## TASK INSTRUCTIONS
Reproduce the data below word for word, omitting the pictures.

## INFORMATION PROVIDED
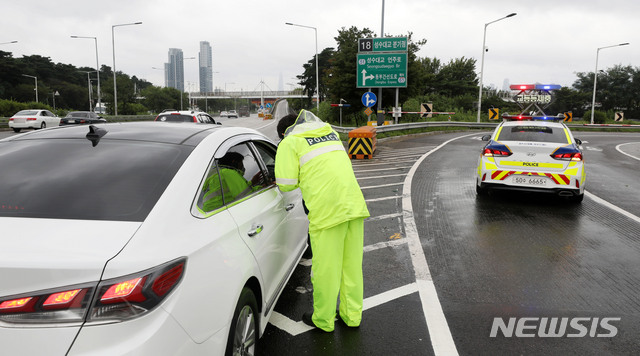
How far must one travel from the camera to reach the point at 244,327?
2676mm

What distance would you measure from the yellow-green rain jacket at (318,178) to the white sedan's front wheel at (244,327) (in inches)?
33.5

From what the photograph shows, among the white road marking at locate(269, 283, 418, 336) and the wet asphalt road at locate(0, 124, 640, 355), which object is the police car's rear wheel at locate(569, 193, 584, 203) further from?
the white road marking at locate(269, 283, 418, 336)

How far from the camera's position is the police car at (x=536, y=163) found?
7781 millimetres

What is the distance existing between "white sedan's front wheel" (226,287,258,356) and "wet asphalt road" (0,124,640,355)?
52 cm

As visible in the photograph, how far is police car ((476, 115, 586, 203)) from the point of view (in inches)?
306

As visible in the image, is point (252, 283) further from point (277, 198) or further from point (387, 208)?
point (387, 208)

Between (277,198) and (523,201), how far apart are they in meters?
6.43

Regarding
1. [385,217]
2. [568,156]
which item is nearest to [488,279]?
[385,217]

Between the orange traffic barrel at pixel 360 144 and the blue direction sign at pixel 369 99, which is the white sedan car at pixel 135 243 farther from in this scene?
the blue direction sign at pixel 369 99

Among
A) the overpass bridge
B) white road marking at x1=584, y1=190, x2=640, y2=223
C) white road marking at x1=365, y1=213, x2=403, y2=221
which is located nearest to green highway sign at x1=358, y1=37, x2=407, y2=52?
white road marking at x1=584, y1=190, x2=640, y2=223

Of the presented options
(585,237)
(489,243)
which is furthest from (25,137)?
(585,237)

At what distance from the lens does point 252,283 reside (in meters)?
2.77

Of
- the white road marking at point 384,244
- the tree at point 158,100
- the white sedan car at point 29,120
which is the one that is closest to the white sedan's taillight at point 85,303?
the white road marking at point 384,244

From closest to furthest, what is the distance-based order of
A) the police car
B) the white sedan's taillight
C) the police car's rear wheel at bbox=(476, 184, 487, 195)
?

## THE ANSWER
How far must one travel from the camera to reach the point at 244,327?
2676mm

What distance would you measure from the yellow-green rain jacket at (318,178) to the white sedan's front wheel at (244,327) (in inches)?
33.5

From what the photograph shows, among the white road marking at locate(269, 283, 418, 336) and the wet asphalt road at locate(0, 124, 640, 355), which object is the police car's rear wheel at locate(569, 193, 584, 203) further from?
the white road marking at locate(269, 283, 418, 336)

How far from the camera's position is the police car at (x=536, y=163) found?
7781 millimetres

What is the distance existing between "white sedan's front wheel" (226,287,258,356) and "wet asphalt road" (0,124,640,355)?
52 cm

As visible in the photograph, how far is police car ((476, 115, 586, 203)) from the point of view (in inches)?
306

As visible in the image, is point (252, 283) further from point (277, 198) or further from point (387, 208)?
point (387, 208)

Between (277,198) and (523,201), how far apart are they in meters?
6.43

Regarding
1. [385,217]
2. [568,156]
which item is nearest to [488,279]?
[385,217]

Between the orange traffic barrel at pixel 360 144 and the blue direction sign at pixel 369 99, which is the white sedan car at pixel 135 243 farther from in this scene?
the blue direction sign at pixel 369 99

Among
A) the overpass bridge
B) white road marking at x1=584, y1=190, x2=640, y2=223
C) white road marking at x1=365, y1=213, x2=403, y2=221
which is located nearest to green highway sign at x1=358, y1=37, x2=407, y2=52?
white road marking at x1=584, y1=190, x2=640, y2=223

Of the presented options
(585,237)
(489,243)
which is furthest from (25,137)?
(585,237)

At what distance from the lens does point 252,283 reside (in meters)?
2.77

Of
- the white road marking at point 384,244
- the tree at point 158,100
- the white sedan car at point 29,120
which is the one that is closest to the white sedan's taillight at point 85,303?
the white road marking at point 384,244

From closest to furthest, what is the distance-based order of
A) the police car
B) the white sedan's taillight
C) the police car's rear wheel at bbox=(476, 184, 487, 195)
?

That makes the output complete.